Mas, a minha realidade é outra, viver em um país em guerra transformava qualquer sonho em pesadelo, um príncipe em um soldado do governo ou num insurgente nojento, não sabíamos quem era pior os soldados do governo, que estupravam e matavam ou dos insurgentes que faziam a mesma coisa com uma crueldade muito maior, e ainda vendiam as mulheres mais jovens e em especial as virgens para se tornarem mercadoria sexual.

Eu tentava me defender como podia, já que em nossa casa era eu, minha mãe e minha irmã, meu pai foi morto em um conflito, em que ele só estava de passagem procurando emprego, foi morto da forma mais cruel possível, só buscava o sustento de sua família, estava no lugar errado e na hora errada. Não tivemos nem o direito de enterrar o seu corpo, foi enterrado numa vala comum como se fosse um cachorro sem dono e sua cabeça ficou exposta de exemplo para aqueles que desafiam o governo.

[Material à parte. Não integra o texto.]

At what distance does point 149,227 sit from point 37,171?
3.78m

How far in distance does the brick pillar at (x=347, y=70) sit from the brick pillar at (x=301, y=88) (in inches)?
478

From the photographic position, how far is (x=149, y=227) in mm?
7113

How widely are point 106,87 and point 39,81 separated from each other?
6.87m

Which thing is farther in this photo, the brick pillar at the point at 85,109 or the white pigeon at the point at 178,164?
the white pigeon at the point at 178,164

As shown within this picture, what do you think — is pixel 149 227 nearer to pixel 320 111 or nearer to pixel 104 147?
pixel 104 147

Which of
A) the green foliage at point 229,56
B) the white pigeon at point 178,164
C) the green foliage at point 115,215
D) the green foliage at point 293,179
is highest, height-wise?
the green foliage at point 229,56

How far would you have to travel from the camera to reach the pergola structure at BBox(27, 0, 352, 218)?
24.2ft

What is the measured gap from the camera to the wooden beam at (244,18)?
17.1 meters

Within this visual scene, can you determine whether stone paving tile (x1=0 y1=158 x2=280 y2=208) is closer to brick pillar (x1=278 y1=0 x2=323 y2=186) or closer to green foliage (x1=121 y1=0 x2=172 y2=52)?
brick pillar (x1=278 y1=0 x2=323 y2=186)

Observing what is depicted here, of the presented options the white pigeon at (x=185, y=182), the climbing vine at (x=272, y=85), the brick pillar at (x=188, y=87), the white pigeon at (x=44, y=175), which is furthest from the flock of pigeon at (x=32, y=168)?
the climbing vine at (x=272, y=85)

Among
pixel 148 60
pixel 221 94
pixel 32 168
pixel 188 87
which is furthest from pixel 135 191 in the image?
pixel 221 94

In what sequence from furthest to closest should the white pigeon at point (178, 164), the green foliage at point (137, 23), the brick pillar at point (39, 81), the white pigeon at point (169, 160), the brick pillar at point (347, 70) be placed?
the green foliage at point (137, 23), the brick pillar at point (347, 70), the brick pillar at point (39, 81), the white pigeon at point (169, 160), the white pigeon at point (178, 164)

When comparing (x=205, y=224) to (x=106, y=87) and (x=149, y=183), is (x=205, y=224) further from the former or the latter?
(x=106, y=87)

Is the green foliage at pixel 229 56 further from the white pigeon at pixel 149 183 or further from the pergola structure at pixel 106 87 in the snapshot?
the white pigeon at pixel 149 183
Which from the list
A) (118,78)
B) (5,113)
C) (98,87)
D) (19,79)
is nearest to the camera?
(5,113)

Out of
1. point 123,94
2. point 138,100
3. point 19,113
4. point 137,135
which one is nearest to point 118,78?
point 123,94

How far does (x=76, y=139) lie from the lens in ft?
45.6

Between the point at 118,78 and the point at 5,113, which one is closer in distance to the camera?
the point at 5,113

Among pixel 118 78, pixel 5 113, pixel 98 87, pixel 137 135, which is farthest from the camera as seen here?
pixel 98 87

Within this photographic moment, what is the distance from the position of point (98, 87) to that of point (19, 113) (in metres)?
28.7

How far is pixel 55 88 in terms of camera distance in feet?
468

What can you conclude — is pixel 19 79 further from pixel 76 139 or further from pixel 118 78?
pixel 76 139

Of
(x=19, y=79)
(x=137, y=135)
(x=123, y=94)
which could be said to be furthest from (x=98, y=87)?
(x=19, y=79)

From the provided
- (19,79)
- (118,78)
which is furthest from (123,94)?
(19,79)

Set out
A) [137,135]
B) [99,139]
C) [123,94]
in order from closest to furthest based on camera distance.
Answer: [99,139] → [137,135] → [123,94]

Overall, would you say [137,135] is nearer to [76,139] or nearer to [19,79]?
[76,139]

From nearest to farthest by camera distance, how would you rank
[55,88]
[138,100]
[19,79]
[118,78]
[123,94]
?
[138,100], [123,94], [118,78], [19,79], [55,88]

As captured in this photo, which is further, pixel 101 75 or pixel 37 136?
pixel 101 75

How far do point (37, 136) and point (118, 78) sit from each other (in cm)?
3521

Fico imaginando como alguém pode ser tão cruel com o seu próprio povo, estão no poder para ajudar o povo e o que fazem é massacrar aqueles que tinham que proteger, sinto tanto ódio, que a minha vontade era matar a todos. É por isso que muitos ficam do lado dos insurgentes, só que são iguais ou piores, e como meu pai dizia, o governo também foi insurgente antes de se tornar governo. Mas, minha mãe me diz algo que me faz pensar:

-                          Minha filha ódio pode nos levar a cometer injustiças, assim como cometeram conosco.

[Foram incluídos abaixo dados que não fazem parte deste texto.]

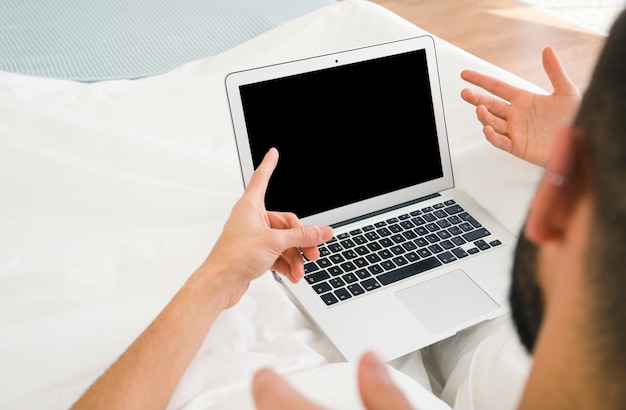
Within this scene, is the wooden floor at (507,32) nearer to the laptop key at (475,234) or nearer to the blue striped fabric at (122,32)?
the blue striped fabric at (122,32)

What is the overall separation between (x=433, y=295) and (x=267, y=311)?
0.78ft

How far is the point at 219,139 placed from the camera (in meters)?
1.25

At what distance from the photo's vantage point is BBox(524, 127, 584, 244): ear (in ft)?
1.00

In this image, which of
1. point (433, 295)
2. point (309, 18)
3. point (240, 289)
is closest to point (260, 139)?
point (240, 289)

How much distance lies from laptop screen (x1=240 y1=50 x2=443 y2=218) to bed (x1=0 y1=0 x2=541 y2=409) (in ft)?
0.46

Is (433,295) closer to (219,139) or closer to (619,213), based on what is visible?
(219,139)

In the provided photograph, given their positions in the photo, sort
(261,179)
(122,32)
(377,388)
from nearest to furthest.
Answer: (377,388) < (261,179) < (122,32)

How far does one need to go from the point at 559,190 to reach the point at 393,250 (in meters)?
0.70

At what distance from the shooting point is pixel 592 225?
0.30 metres

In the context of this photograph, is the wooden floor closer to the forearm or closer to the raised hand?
the raised hand

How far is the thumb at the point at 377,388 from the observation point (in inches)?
15.6

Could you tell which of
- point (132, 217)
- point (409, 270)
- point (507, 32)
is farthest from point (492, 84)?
point (507, 32)

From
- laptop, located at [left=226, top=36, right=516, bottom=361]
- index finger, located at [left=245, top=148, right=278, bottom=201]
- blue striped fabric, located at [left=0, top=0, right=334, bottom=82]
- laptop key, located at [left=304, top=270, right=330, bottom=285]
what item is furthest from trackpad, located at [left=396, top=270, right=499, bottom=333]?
blue striped fabric, located at [left=0, top=0, right=334, bottom=82]

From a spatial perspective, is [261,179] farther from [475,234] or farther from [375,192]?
[475,234]
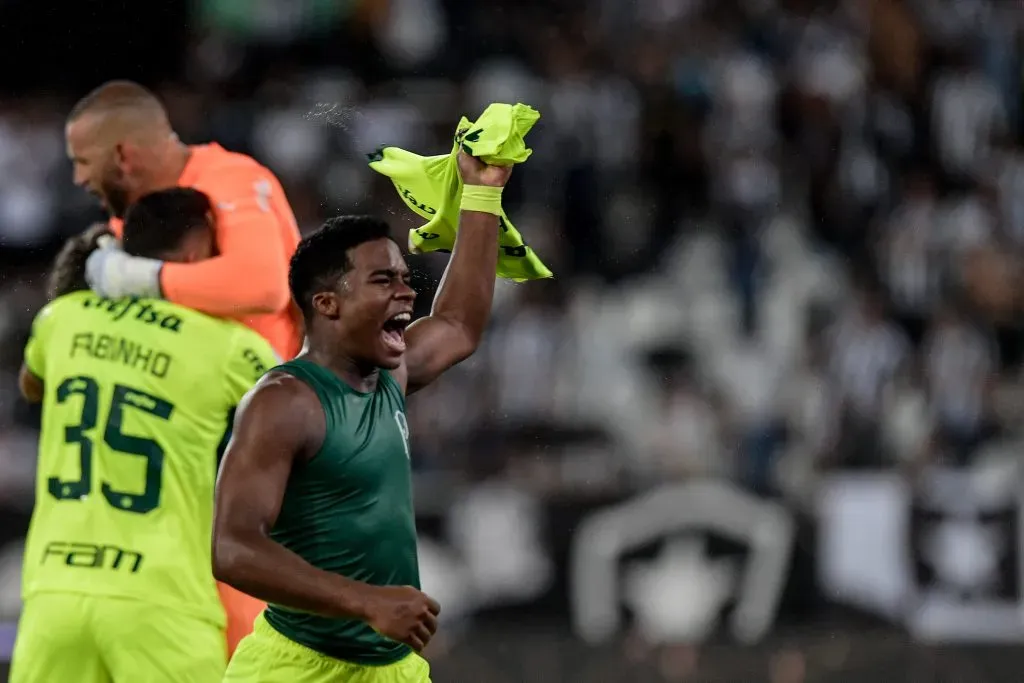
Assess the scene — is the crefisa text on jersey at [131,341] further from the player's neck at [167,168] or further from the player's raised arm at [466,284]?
the player's raised arm at [466,284]

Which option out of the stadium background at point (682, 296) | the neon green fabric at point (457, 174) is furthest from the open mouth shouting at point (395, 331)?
the stadium background at point (682, 296)

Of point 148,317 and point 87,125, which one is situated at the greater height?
point 87,125

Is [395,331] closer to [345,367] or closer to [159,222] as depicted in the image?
[345,367]

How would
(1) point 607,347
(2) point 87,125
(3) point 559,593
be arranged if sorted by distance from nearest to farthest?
(2) point 87,125 < (3) point 559,593 < (1) point 607,347

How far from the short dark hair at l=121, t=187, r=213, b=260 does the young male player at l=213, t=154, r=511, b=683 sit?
99 centimetres

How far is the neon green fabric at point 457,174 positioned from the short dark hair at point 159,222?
1.95 ft

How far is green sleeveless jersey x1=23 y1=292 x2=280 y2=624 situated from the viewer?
4977mm

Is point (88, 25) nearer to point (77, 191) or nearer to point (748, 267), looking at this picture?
point (77, 191)

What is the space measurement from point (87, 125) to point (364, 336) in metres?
1.75

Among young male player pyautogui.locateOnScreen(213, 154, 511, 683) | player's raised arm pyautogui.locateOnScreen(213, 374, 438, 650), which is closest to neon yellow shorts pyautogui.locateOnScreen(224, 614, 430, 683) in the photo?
young male player pyautogui.locateOnScreen(213, 154, 511, 683)

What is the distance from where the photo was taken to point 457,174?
15.7 feet

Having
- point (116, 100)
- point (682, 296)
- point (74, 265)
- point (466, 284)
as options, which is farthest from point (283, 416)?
point (682, 296)

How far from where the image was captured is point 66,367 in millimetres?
5098

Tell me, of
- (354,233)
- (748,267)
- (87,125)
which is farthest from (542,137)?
(354,233)
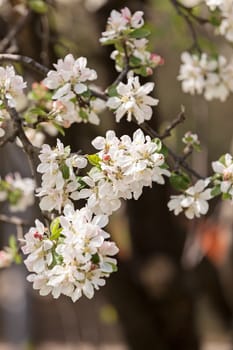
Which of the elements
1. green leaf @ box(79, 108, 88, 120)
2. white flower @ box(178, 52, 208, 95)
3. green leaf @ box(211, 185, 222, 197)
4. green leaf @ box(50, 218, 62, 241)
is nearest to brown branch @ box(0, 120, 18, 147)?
green leaf @ box(79, 108, 88, 120)

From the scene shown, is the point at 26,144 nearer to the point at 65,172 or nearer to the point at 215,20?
the point at 65,172

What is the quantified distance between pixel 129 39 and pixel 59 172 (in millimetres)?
355

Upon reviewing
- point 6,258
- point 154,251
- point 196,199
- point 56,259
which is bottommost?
point 154,251

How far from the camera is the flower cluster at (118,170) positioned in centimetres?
85

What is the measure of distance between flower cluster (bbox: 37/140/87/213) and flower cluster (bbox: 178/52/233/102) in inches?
20.7

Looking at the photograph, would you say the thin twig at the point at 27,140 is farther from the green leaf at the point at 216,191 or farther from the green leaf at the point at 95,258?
the green leaf at the point at 95,258

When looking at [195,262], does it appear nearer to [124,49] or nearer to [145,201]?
[145,201]

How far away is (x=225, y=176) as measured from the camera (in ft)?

E eu perguntei o que tínhamos que fazer então, viver debaixo de sofrimento?

Ela me respondeu:

- Não sei, mas viver uma vida de ódio nos leva a viver com tristeza, temos que buscar um sentimento de amor, para confortar aqueles que estão ao nosso lado, por que o amor contagia. E quem sabe conseguiríamos contagiar as pessoas em nossa volta e talvez deixassem o sentimento de vingança e essa guerra acabaria.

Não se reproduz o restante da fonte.